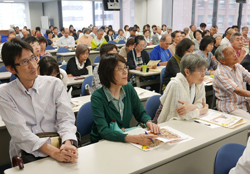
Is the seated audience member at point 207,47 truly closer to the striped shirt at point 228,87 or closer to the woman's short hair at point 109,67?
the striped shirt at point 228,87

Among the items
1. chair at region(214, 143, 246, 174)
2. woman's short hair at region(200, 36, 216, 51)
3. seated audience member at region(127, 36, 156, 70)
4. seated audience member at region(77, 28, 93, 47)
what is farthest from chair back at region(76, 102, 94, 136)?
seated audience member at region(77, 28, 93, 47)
# # # # # # #
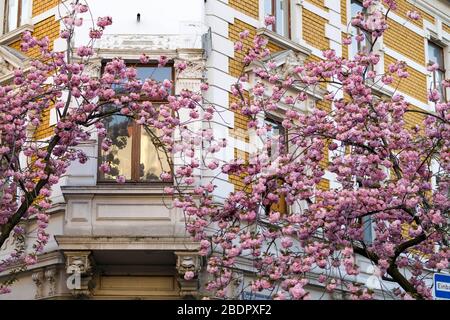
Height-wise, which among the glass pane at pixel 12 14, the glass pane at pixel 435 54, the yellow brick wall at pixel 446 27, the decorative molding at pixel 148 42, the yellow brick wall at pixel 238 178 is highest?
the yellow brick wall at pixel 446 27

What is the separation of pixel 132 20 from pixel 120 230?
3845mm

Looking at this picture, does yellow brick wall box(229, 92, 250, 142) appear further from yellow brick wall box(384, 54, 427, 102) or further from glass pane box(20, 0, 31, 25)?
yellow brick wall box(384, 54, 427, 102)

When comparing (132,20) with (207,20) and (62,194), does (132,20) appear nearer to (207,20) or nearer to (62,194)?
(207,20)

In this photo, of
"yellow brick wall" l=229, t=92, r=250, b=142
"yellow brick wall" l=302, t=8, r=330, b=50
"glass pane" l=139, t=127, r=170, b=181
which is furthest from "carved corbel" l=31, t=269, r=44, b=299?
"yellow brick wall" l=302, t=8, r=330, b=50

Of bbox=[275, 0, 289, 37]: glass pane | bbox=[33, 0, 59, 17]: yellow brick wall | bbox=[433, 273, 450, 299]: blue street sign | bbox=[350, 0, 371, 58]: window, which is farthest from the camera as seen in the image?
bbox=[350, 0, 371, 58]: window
# # # # # # #
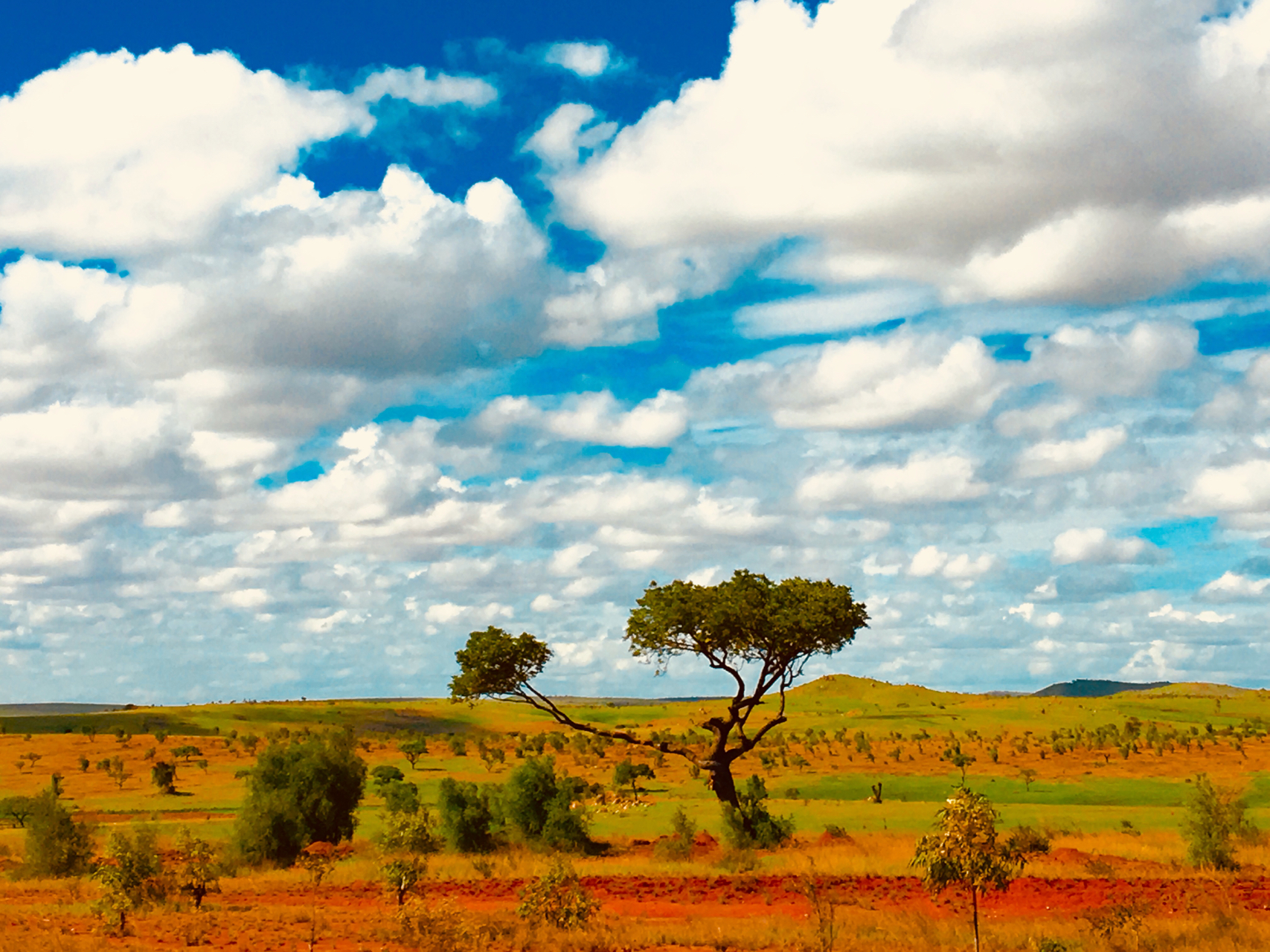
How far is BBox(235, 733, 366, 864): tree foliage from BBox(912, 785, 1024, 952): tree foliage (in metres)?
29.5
# # # # # # #
**Die Aufgabe**
Zähle die Zeilen der Auflistung, in denen die Zeichenfolge „yellow“ vorkommt, und gib nur die Anzahl an.

**Lösung dazu**
8